[SELECTED TEXT]
***
WASHINGTON (AP) - The Supreme Court refused Monday to step into a lawsuit against a newspaper, leaving the media in Pennsylvania legally vulnerable when they report defamatory comments by public figures.

The case could chill news coverage of political campaigns where charges and countercharges are commonplace, First Amendment advocates say.

The justices’ decision not to consider the case was a victory for the former mayor and current council president of Parkesburg, Pa., who sued when the Daily Local News in West Chester, Pa., reported that a council member claimed they were homosexuals. The newspaper reported the councilman also had issued a statement strongly implying that he considered the two officials to be “queers and child molesters.”

The newspaper quoted the council president as saying that if the councilman had made comments “as bizarre as that then I feel very sad for him and I hope he can get the help he needs.”

At issue is the neutral reporting privilege which allows the press to convey a reputable public figure’s defamatory comment as long as it is reported neutrally and accurately.

The Pennsylvania Supreme Court ruled that no such privilege exists, though the privilege is recognized by some state and federal courts.

A jury ordered borough councilman William Glenn Sr. to pay $17,500 each in damages to council President James Norton III and Mayor Alan Wolfe for defamation. Norton is still council president; Wolfe no longer serves on the council; Glenn lost in a bid for re-election.

The Pennsylvania Supreme Court in October ordered a new trial to decide the liability of the newspaper’s owner, publisher and the reporter who wrote the 1995 article.

Norton’s lawyer, Geoffrey R. Johnson, said that even though the Pennsylvania case presented “an enticing issue,” the U.S. Supreme Court is signaling that it believes the media’s legal protections under its landmark 1964 libel decision, New York Times v. Sullivan, were sufficient.

Under the standard for “actual malice,” the two local officials must show that the defamatory statements were published with reckless disregard for the truth.

Dave Tomlin, assistant general counsel for The Associated Press, said the news organization is disappointed the court appears not to be concerned about “the sure impact” the Pennsylvania ruling will have on the ability of the media to inform the public fully about public business.

“The fact that one public official was saying scurrilous things about another is information the public is entitled to,” Lucy Dalglish, executive director of the Reporters Committee for Freedom of the Press, said.

“Every political campaign is full of these kinds of issues,” said Teri Henning, counsel for the Pennsylvania Newspaper Association. “How do you now report on accusations made by one candidate or the other without really being concerned about liability?”
***
[INFORMATION PROVIDED]
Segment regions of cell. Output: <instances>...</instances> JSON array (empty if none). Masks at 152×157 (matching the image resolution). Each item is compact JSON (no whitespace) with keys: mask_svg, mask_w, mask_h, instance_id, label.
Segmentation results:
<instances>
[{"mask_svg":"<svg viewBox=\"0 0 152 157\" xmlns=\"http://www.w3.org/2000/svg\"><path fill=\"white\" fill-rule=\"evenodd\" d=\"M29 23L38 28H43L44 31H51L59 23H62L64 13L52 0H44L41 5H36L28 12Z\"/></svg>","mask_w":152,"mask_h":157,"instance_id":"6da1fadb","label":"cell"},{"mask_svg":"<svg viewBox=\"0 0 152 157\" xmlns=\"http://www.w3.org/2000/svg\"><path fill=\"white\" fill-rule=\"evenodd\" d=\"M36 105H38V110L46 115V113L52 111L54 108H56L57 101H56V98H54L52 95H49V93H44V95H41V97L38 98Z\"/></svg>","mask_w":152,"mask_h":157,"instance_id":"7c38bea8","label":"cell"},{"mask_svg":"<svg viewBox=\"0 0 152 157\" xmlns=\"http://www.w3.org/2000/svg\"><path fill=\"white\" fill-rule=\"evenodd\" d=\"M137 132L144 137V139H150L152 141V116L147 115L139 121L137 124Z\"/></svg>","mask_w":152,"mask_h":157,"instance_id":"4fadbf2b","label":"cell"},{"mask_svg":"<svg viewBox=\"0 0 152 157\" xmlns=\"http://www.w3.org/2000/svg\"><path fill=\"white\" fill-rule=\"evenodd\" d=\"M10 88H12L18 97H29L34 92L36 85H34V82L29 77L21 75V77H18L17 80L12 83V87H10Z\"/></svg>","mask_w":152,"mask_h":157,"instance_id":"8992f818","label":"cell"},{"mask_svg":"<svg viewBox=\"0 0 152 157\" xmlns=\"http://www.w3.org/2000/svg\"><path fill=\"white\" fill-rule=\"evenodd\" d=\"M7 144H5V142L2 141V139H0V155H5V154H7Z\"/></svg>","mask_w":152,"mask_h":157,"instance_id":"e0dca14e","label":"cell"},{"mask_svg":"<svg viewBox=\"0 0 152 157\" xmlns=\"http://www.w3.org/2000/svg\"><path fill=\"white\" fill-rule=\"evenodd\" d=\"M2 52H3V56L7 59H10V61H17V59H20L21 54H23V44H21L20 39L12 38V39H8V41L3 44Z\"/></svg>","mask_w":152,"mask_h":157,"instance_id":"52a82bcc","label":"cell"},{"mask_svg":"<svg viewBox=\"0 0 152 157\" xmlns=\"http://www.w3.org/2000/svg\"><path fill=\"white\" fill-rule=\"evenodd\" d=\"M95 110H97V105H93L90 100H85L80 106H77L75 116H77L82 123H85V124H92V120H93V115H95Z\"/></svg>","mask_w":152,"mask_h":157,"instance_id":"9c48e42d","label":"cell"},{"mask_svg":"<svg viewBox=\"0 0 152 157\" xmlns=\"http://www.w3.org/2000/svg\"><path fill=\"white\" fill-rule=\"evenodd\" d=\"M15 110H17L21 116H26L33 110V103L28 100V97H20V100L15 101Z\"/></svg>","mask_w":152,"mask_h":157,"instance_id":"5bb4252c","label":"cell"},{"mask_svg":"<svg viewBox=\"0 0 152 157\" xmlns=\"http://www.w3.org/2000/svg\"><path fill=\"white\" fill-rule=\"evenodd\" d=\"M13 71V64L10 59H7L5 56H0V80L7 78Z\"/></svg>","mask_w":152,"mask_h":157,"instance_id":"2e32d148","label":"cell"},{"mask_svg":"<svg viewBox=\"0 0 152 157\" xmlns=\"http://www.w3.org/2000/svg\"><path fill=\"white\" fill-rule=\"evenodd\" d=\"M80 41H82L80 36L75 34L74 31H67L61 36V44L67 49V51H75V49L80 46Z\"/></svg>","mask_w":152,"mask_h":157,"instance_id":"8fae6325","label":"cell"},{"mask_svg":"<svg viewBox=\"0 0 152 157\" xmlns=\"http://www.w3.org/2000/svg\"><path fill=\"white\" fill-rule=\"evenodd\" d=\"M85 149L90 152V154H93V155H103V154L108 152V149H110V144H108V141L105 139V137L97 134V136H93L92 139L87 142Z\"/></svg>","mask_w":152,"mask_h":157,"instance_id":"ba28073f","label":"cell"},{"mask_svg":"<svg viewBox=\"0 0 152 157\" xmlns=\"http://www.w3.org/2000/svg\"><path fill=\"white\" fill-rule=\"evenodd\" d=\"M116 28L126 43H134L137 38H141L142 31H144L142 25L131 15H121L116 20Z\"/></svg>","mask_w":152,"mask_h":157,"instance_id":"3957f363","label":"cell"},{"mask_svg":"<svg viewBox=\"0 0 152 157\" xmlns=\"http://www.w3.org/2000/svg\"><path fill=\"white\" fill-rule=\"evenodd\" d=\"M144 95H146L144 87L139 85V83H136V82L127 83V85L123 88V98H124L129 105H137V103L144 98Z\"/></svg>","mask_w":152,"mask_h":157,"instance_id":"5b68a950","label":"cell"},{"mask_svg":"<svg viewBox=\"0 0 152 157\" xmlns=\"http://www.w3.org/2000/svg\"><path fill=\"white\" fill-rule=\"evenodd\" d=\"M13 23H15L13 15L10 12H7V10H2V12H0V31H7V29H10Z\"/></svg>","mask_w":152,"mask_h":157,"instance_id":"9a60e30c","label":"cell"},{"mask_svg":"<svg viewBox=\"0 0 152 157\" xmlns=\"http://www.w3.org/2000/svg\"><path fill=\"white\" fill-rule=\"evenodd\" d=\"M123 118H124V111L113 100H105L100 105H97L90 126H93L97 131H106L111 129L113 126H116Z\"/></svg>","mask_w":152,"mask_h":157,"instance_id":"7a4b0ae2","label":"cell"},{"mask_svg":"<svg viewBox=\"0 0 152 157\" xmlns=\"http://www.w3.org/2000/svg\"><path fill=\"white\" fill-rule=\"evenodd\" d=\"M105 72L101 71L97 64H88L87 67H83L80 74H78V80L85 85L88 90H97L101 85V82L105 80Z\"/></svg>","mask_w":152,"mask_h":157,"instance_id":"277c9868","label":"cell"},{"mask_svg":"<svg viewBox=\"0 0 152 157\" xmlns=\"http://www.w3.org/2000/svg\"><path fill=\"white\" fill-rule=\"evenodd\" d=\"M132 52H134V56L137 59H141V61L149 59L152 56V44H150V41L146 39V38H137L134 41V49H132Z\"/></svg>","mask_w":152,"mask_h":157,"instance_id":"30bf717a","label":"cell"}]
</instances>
***
Translate this sentence from the news report on the Pennsylvania libel case into Spanish: "The Pennsylvania Supreme Court ruled that no such privilege exists, though the privilege is recognized by some state and federal courts."

[ANSWER FOR THE TASK] El Tribunal Supremo de Pensilvania dictaminó que no existe tal privilegio, aunque el privilegio es reconocido por algunos tribunales estatales y federales.